The Sheriff and his men struggle to interrogate them, and it is here that Mendez is presented in more detail. He was working in Nogales trying to avoid the drug life when he realized that his labor in a brickyard was never going to pay enough for him to care for his mother. In the winter of 2000 he meets Rodrigo Maradona, a hustler and part-time Coyote. He paints Mendez a picture of the gangster lifestyle: money, cars, women, glory, and danger.
He tells Mendez that the real money is in San Luis, and Mendez goes with him. The music that Mendez, Rodrigo, and the other impoverished kids listen to is growing increasingly anti-authoritarian and bold, taking the governments of Mexico and the United States to task.
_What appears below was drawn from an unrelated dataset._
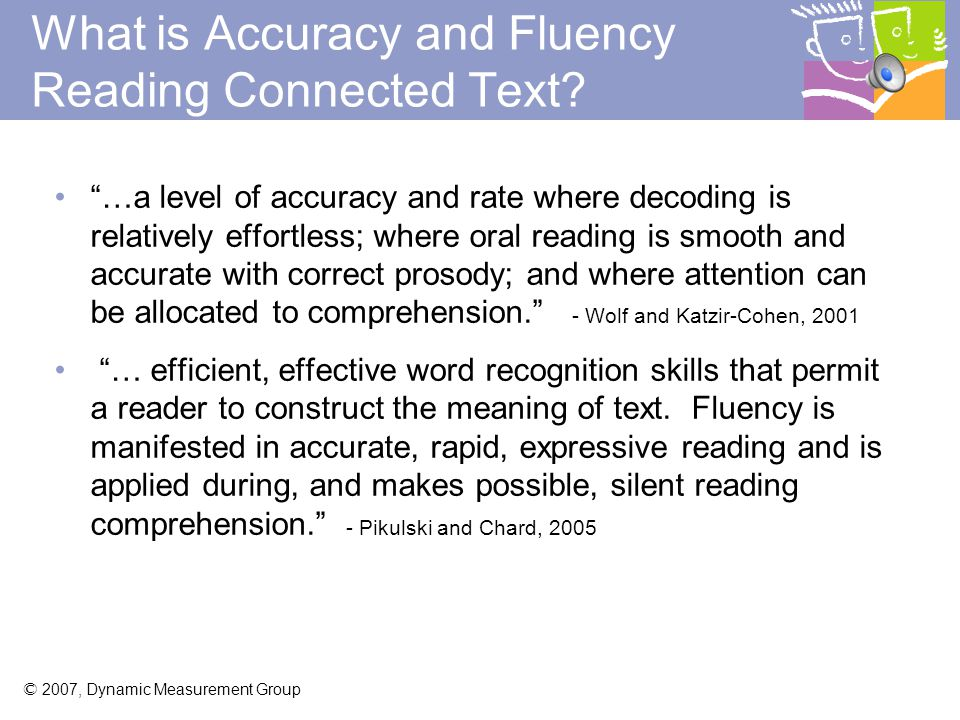© 2007, Dynamic Measurement Group If the student reads fewer than 10 words per minute in the first passage, do not administer the next two passages.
They are able to see their work as Coyotes not as mere hustling, but as revolutionary acts on par with those of Che Guevara. By sending more people across the border, they can reclaim, through infiltration, the pieces of America that used to belong to Mexico.
On the other side of the border, Chapter 5 breaks down the logistics of the militarized section of the Devil’s Highway. There are constant patrols by airmen on maneuvers, jet testing, men in Humvees lying low in order to apprehend border jumpers, and more. It is such a formidable force that it makes it seem impossible that anyone ever crosses successfully, a contrast to the porous borders that many people see as indefensible described in Chapter 1.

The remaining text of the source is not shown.